The shares of Phoenix Mills surged nearly 6 percent on July 25, a day after the company announced the plan to acquire remaining 49 percent stake in subsidiary Island Star Mall Developers (ISMDPL) from CPP Investments. Brokerages noted that the deal may unlock long term value for the stock.
Phoenix Mills released its results in the post market hours of July 24. The firm's net profit rose 3.5 percent on-year to Rs 241 crore in Q1 FY26 from Rs 232.5 crore in Q1 FY25. Its revenue from operations meanwhile rose 5 percent year-on-year to Rs 953 crore during the quarter under review. Operating EBITDA grew 6 percent on-year to Rs 564 crore, while EBITDA margin remained flat at 59 percent.
The company announced that its board also approved the proposed transaction for the buy-out of the 49 percent shareholding of Canada Pension Plan Investment Board (CPP Investments) in Island Star Mall Developers Private Limited (ISMDPL). Once completed, the stake buyout will take Phoenix's shareholding in the subsidiary from the existing 51 percent to 100 percent.

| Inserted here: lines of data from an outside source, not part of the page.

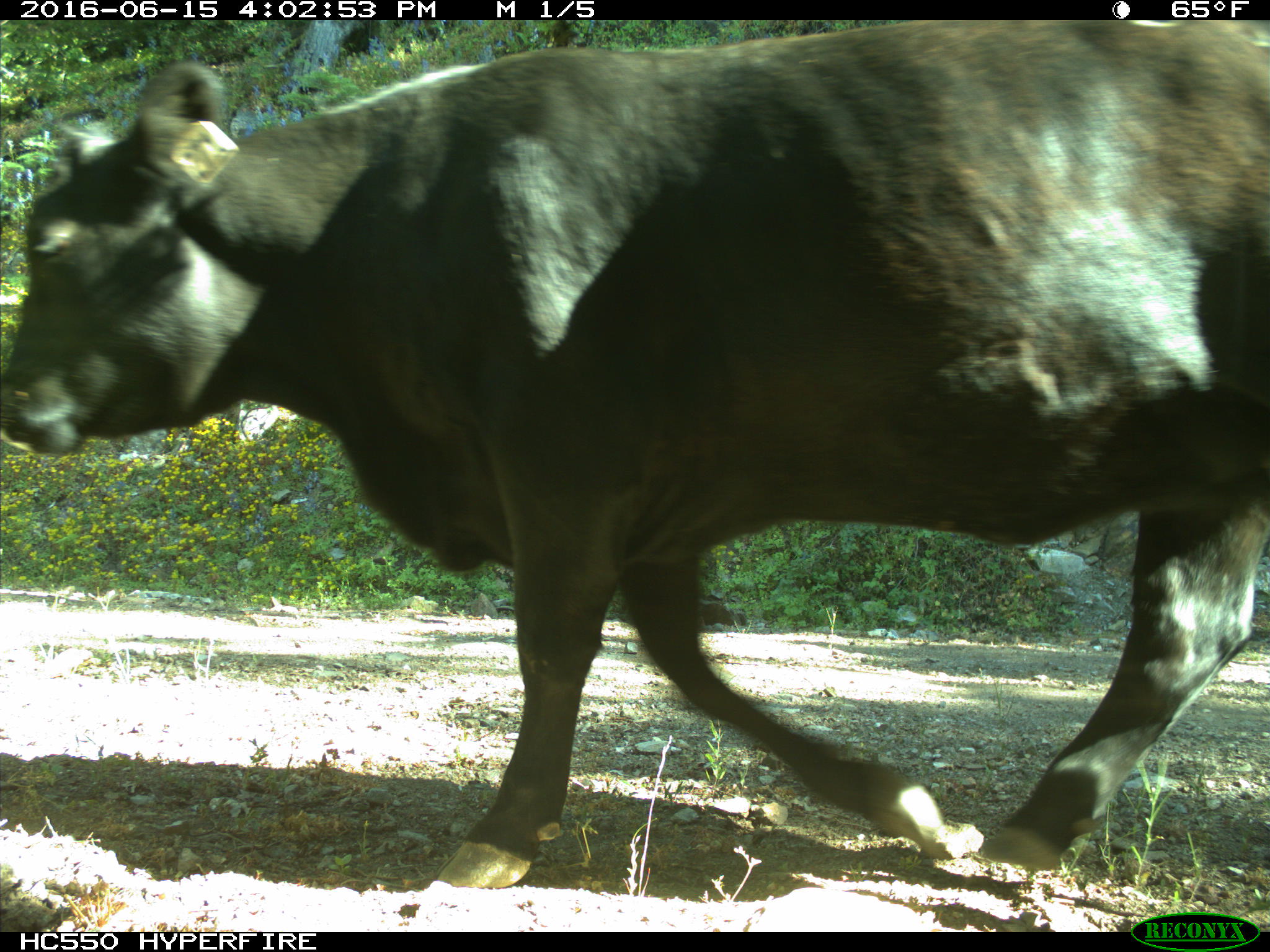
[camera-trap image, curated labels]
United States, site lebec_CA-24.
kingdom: Animalia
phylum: Chordata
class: Mammalia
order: Artiodactyla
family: Bovidae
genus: Bos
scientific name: Bos taurus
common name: domestic cow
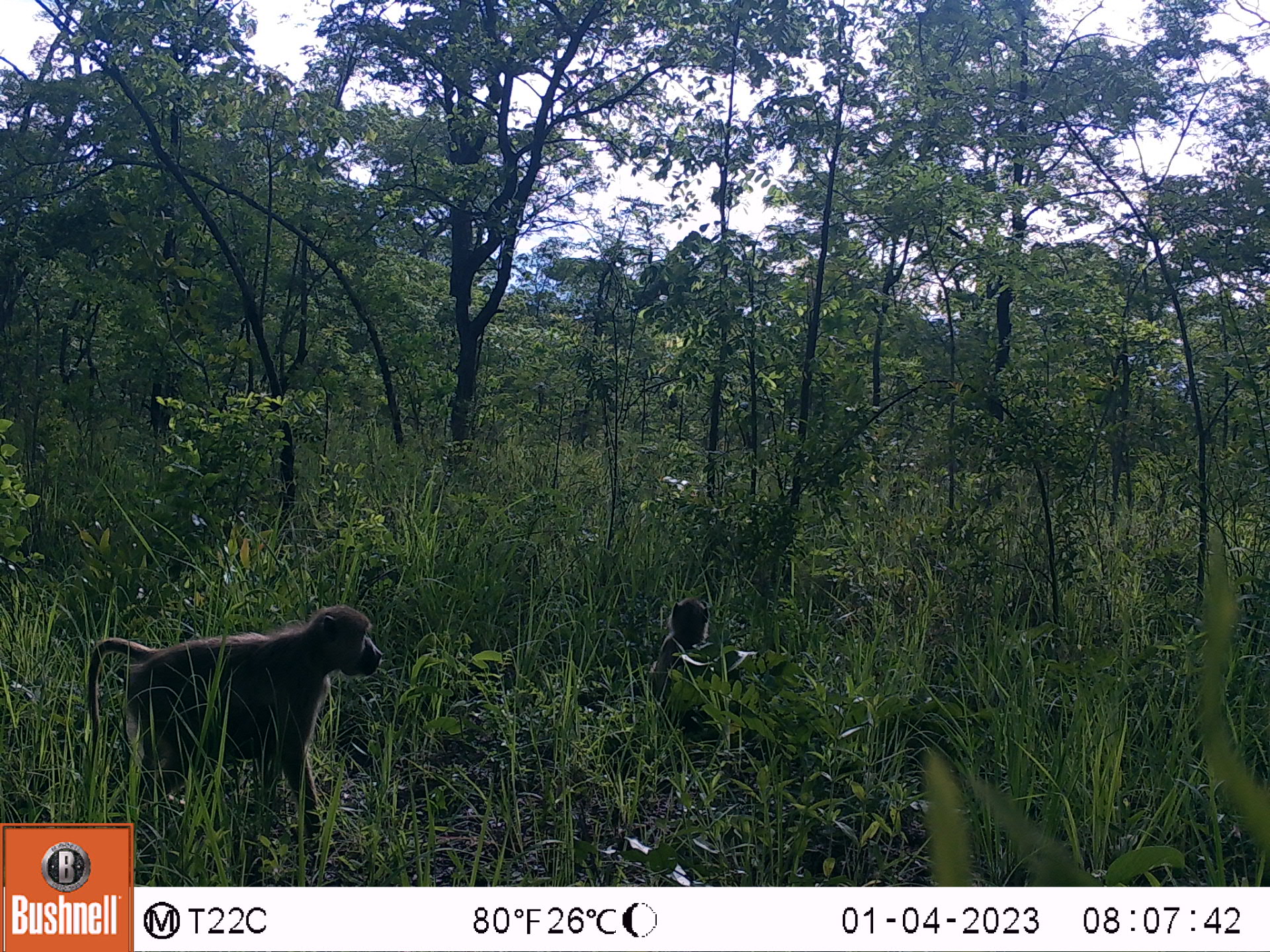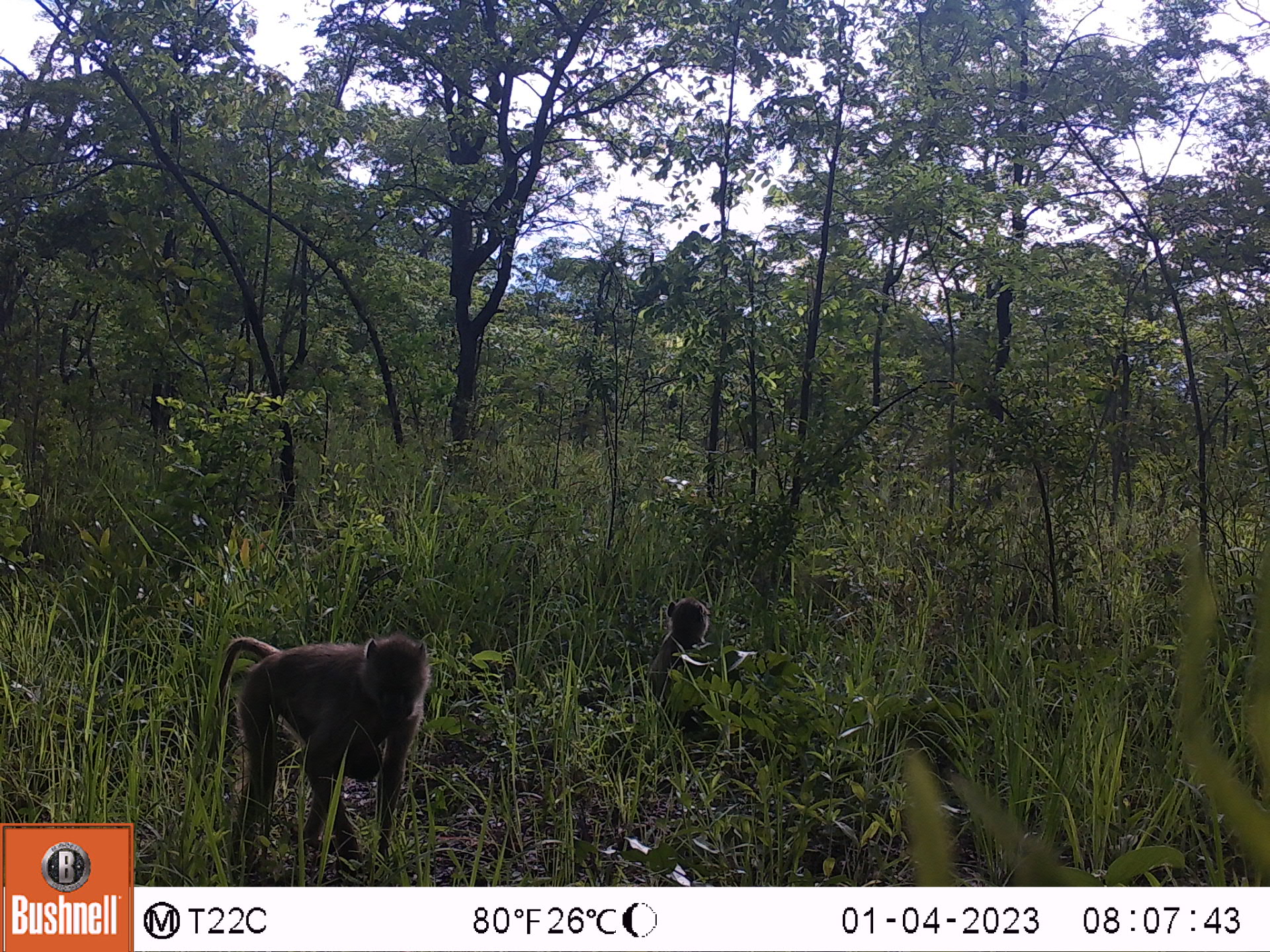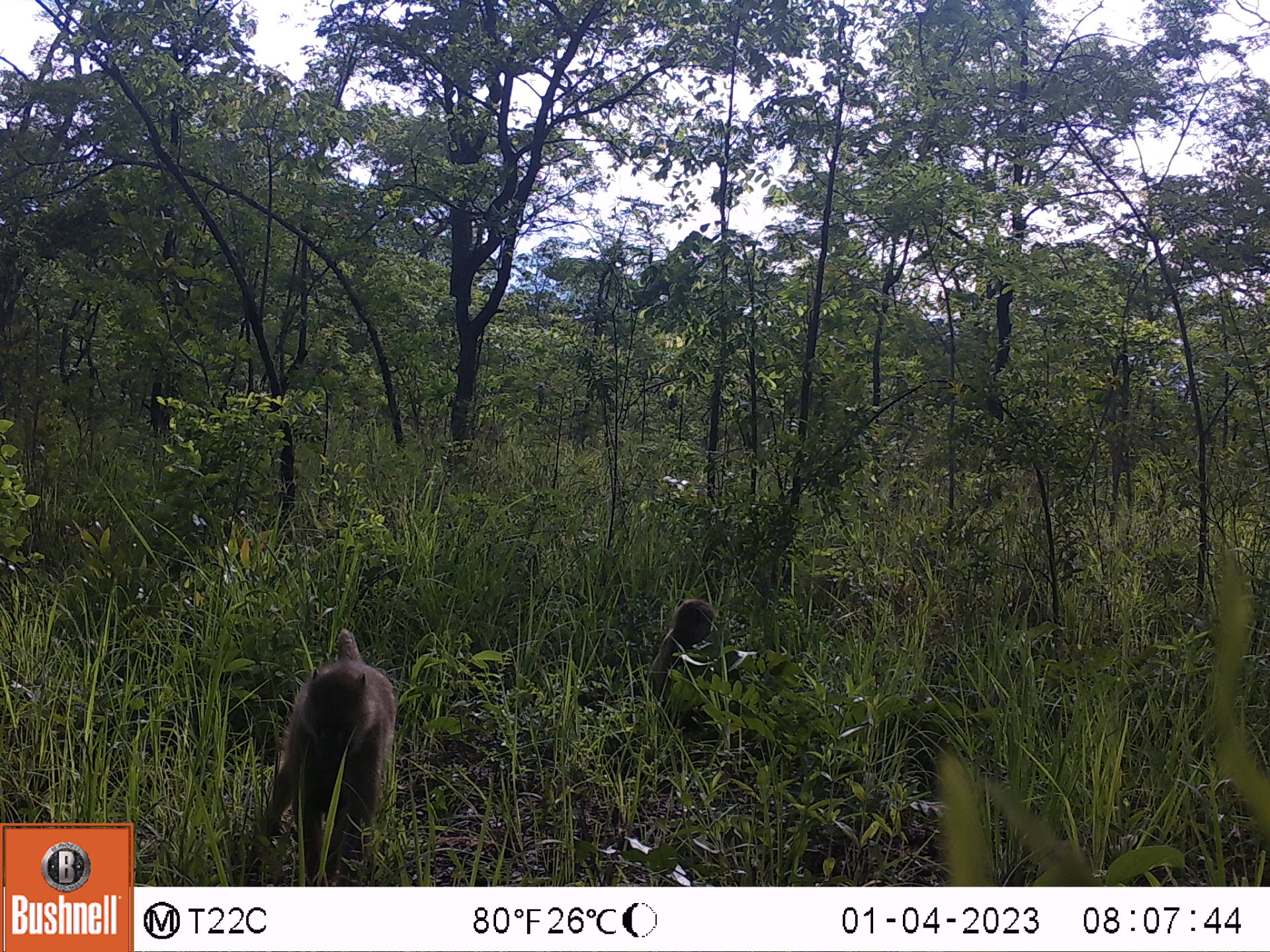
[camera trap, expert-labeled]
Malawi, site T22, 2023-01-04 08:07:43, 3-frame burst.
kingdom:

CPP Investments will exit ISMDPL, a mall and offices development platform that had formed with Phoenix in 2017, with CPP Investments receiving around Rs 5,449 crore as part of the stake buyout. The platform includes a shopping mall in Indore, and two retail-led mixed-use mall-and-office developments in Bengaluru and Pune.
In an exchange filing, PML announced that the company will pay the consideration to CPP Investments over four tranches in a three-year period. For FY25, the three projects that are part of the ISMDPL platform, had a consolidated turnover of nearly Rs 920 crore, compared to Rs 612 crore the year prior.
"ISMDPL marked the beginning of our long-standing partnership with CPP Investments. What started with a single asset has grown into a portfolio of premium, retail-led mixed-use developments across key urban centres. As we consolidate our stake in the JV, we remain focused on building on this strong foundation and creating some of the most vibrant and high-performing mixed-use destinations in the country," said Atul Ruia, Chairman at Phoenix Mills. He added that the firm’s other collaborations with CPP Investments will continue as planned.
The firm's MD Shishir Shrivastava meanwhile said that this transaction will allow the firm to "consolidate full ownership of a portfolio of high-quality, retail-led mixed-use assets across key Indian cities".
Motilal Oswal Financial Services kept a 'Neutral' rating on the stock, but cut its target price to Rs 1,646 apiece. This implies an upside potential of nearly 14 percent from the stock’s previous closing price of Rs 1,448 apiece.
The domestic brokerage noted that the firm's earnings missed its estimates significantly. However, the acquisition may unlock long term value as it strengthens its high quality retail asset portfolio. "The transaction is expected to be earnings-accretive from year one, with a significant upside when rental income stabilizes and the 2.71msf incremental FSI potential is developed over the medium-term post FY27. Staggered payments over three years takes net debt-to-equity to 0.2x for the FY27 which was expected to net cash earlier," it said.
HDFC Securities also noted that Phoenix Mills reported a muted quarter, with its earnings missing out on estimates on several fronts. The brokerage however remained positive about the firm's proposed acquisition. "The transaction implies an EV of Rs 117 bn (5.3% cap rate on FY25 EBITDA, can add INR 65/share to SOTP) for the platform. The deal strengthens Phoenix’s portfolio and offers strategic flexibility for long-term expansion," the firm said.
Phoenix Mills shares were trading at Rs 1,538 apiece. The stock has gained nearly 3 percent in the past five days, but dropped over 5 percent in the past one month.